Uma rápida e decidida corrida e pronto. Renata e seu amigo, Pepê Silveira, campeão mundial de asa delta, planam sobre todos e todas as coisas. Um pouquinho apavorada, olha para Pepê e sorri. O primeiro momento é de preocupação. A plataforma ficou cem metros para trás e o chão, duzentos metros abaixo. Dois minutos depois, realiza que está voando exatamente como o urubu da sua tarde e do Paulo Mendes Campos – um vôo alçado e belo.

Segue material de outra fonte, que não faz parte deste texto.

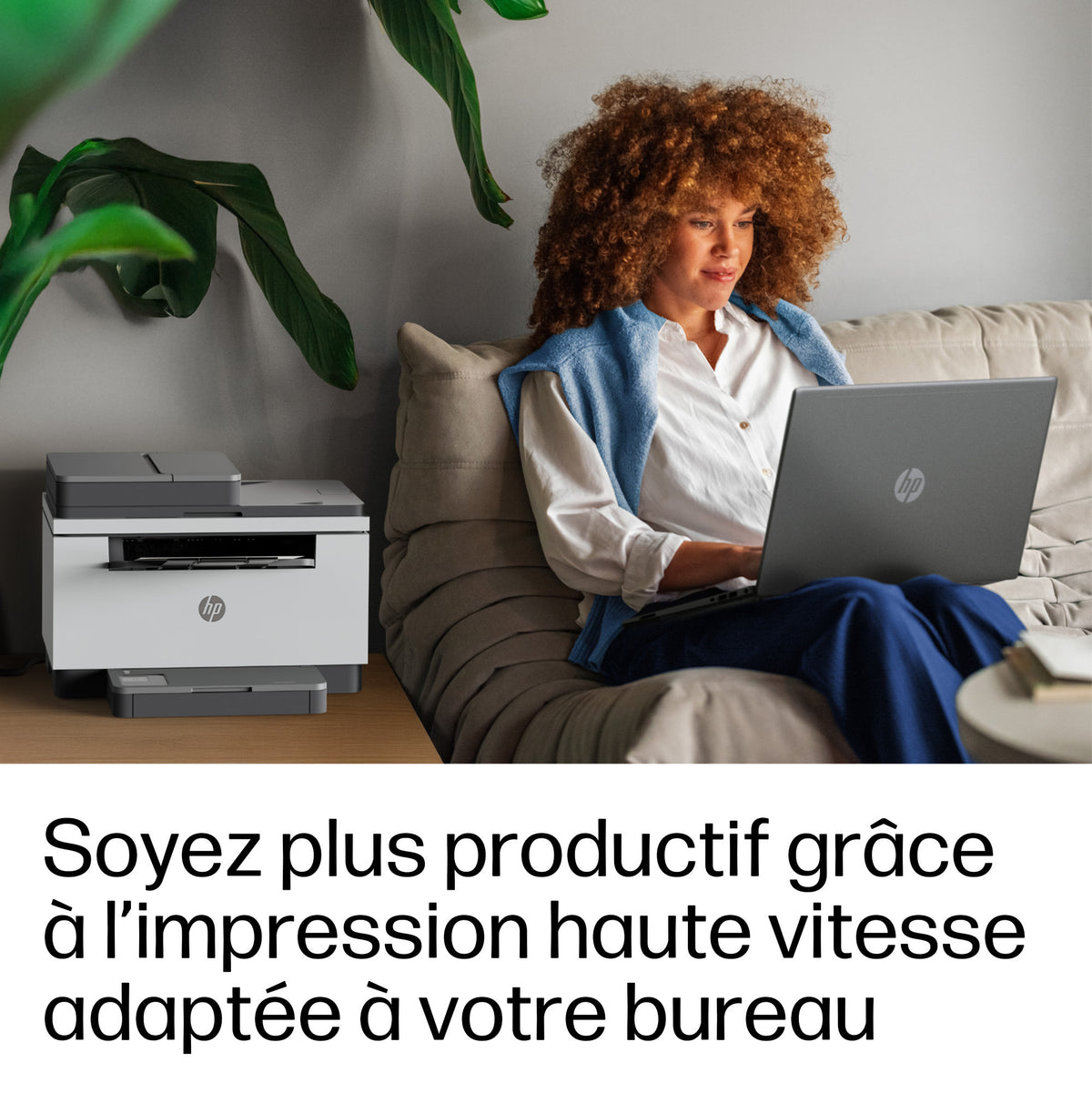HP LaserJet M248dw Multifunction Noir et blanc Imprimante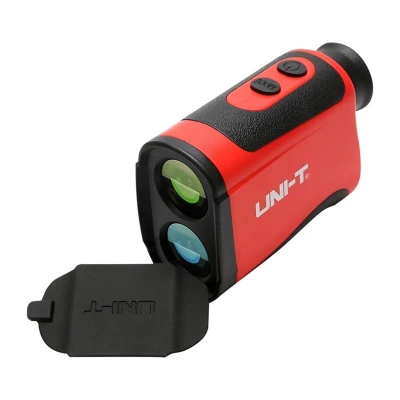 UNI-T LM600 červený a šedý laserový dálkoměr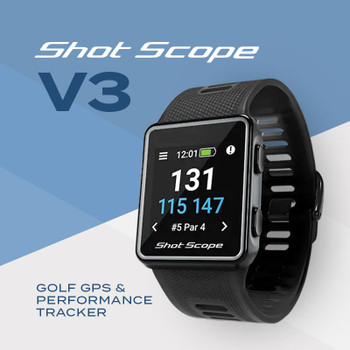 Shot Scope V3 SMART GPS Watch - GolfBox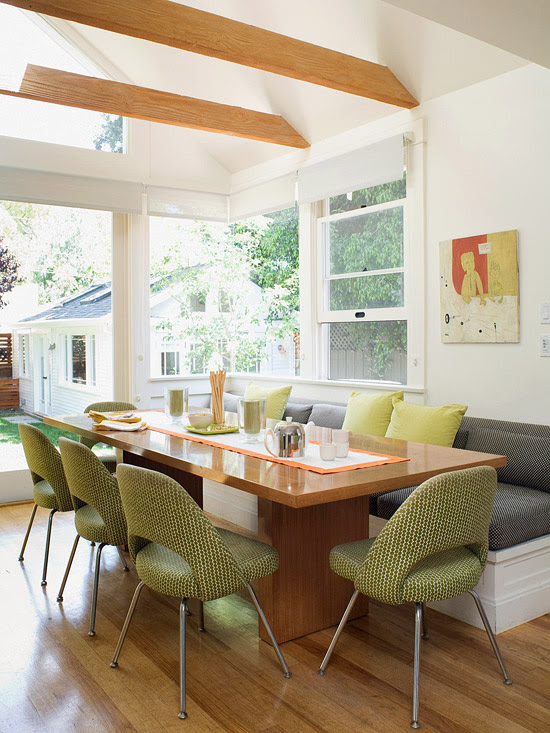 Bring the Outside In Casual dining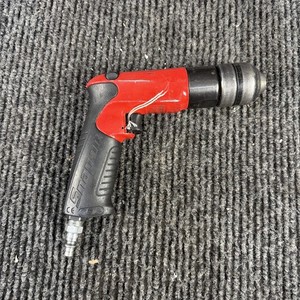 Snap-on 3/8" Capacity Keyless Chuck Reversible Drill (Red/Black) PDR3001 Tested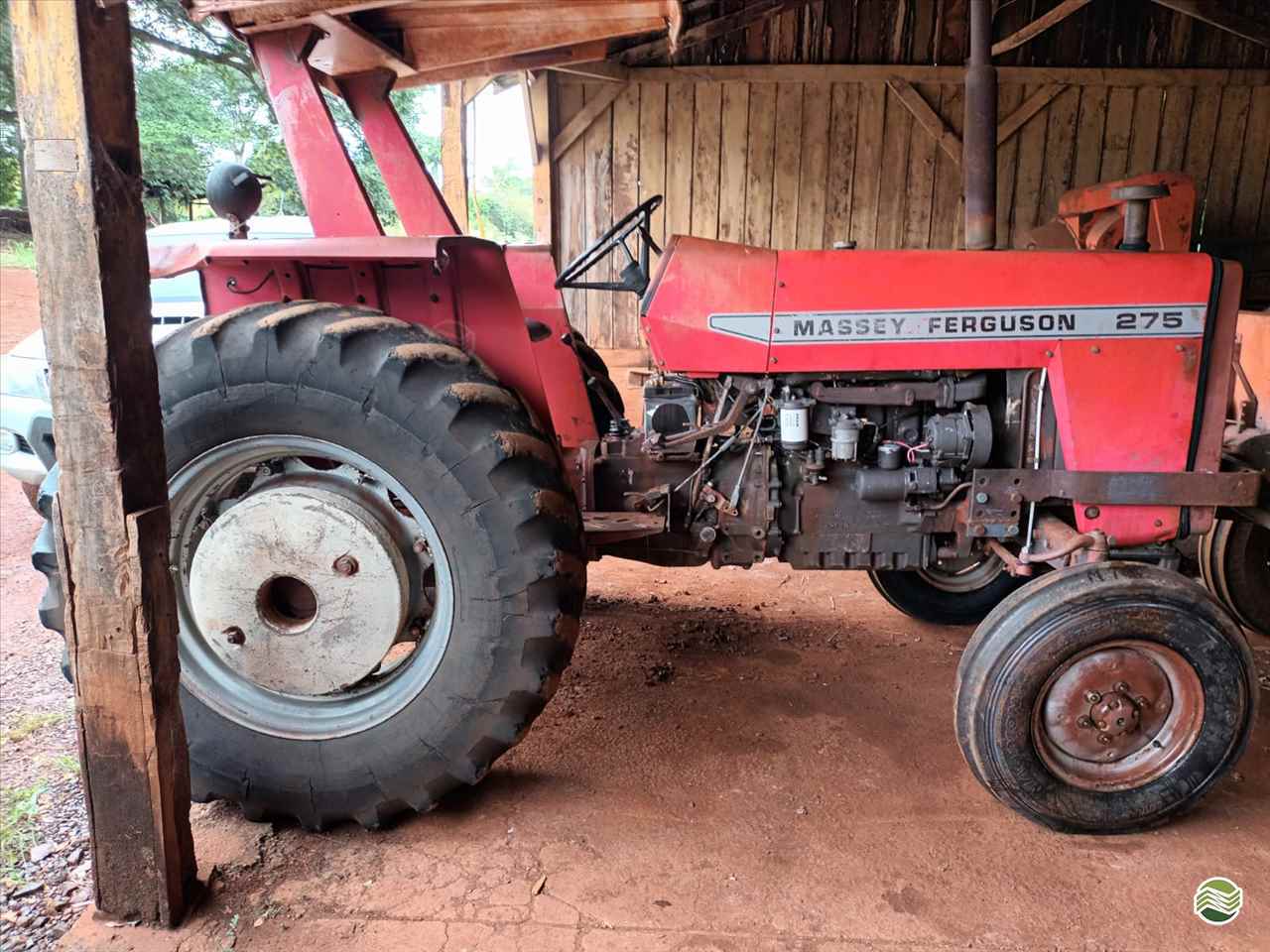 TRATOR MASSEY FERGUSON MF 275 Tração 4x2 Camtrac Máquinas Agrícolas MARIALVA PARANÁ PR
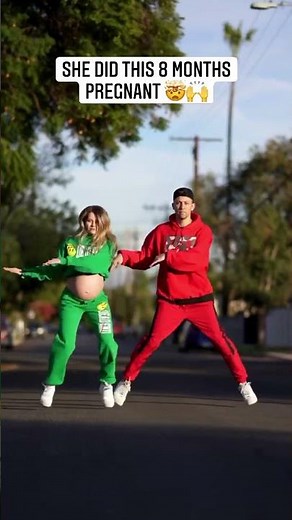 8.5 Months Pregnant Dancer's Amazing Moves 😱
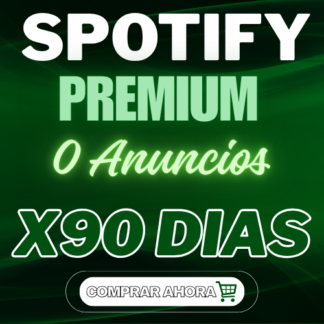 SPOTIFY 3 MESES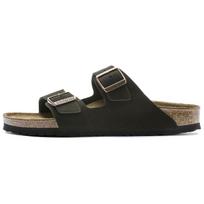 Birkenstock Arizona Soft Footbed Suede Mocha Unisex Sneakers Brown 0951313 39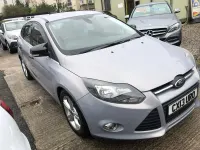 Used Ford Focus Zetec 115 HP (84 kW) 2013 Silver Hatchback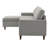 Debrah Upholstered L-Shaped Sectional Reversible-1691668474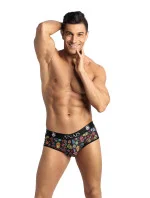 Pánské boxerky otevřené Mexico jock bikini - Anais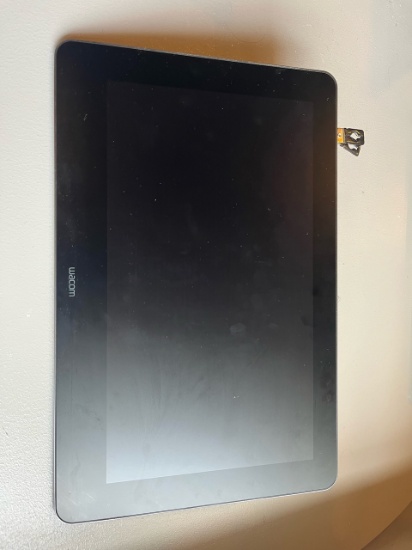 Loc: 12.2. Wacom DTH-1620 Cintiq Pro 16 Serial: 8KQ0071003244. This lot is located at: 200 Michigan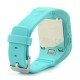Children's watch with GPS tracker AW-K01- Turquoise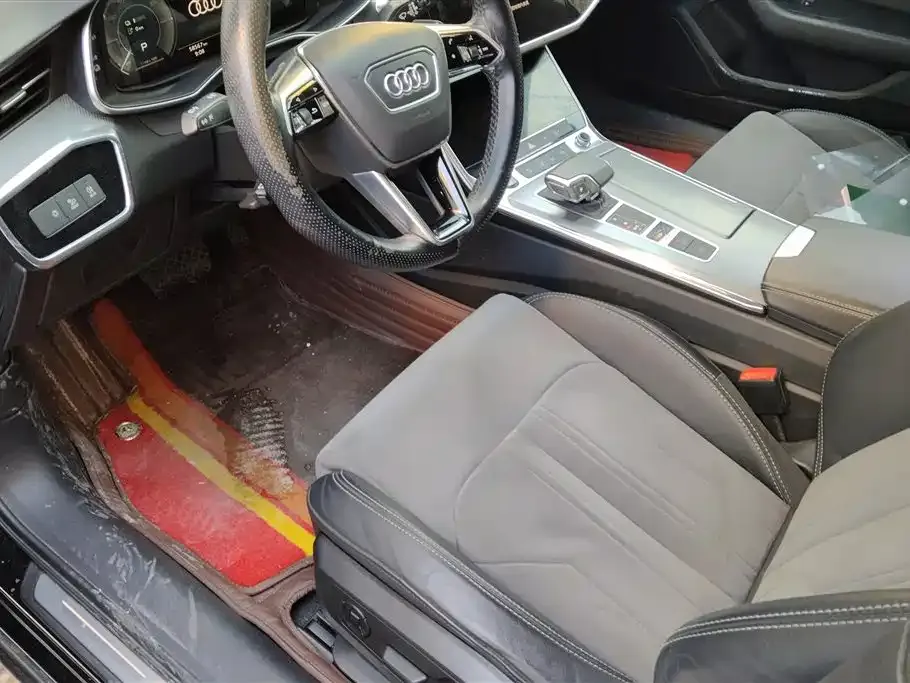 Audi A6L New Energy 2021 из CN, фото 4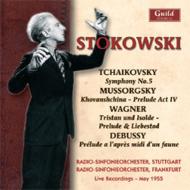 㥤ե1840-1893/Sym.5 Stokowski / Stuttgart Rso +mussorgsky Wagner Debussy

Para ela tudo era muito mais – a vista inusitada, a sensação em si, novamente a lembrança do urubu e da dúvida: ele se dá conta da beleza do vôo que desenha no céu e desse privilégio??? Esperava que sim. Pois ela estava vivendo os melhores momentos de sua vida. Imaginou outra frase para livros de gramática, agora exemplos de conjunções aditivas: a Renata é feliz e também possui um vôo alçado e belo. A alegria e felicidade desse instante poderiam apenas se comparadas às que sentia nas noites de Natal. Tentou falar isso ao seu amigo durante o vôo. Queria compartilhar emoções. Como fosse impossível conversar, guardou para si seus pensamentos. Passando próximo às janelas dos prédios, imaginou que Papai Noel deveria abandonar os trenós e também usar asa delta. Pena que Papai Noel não existisse, ele iria adorar! Era até bom não poder conversar naquelas circunstâncias. Se contasse esses pensamentos, Pepê imaginaria que ela tinha fumado antes de saltar e ficaria apavorado. Como ela era feliz nesses instantes e com esses pensamentos malucos nesses instantes!

Aterrissagem perfeita.

No bar, tomando chope, Renata diz para o amigo que, para compensar a recente morte de Papai Noel, todos os finais de ano dará um salto de asa.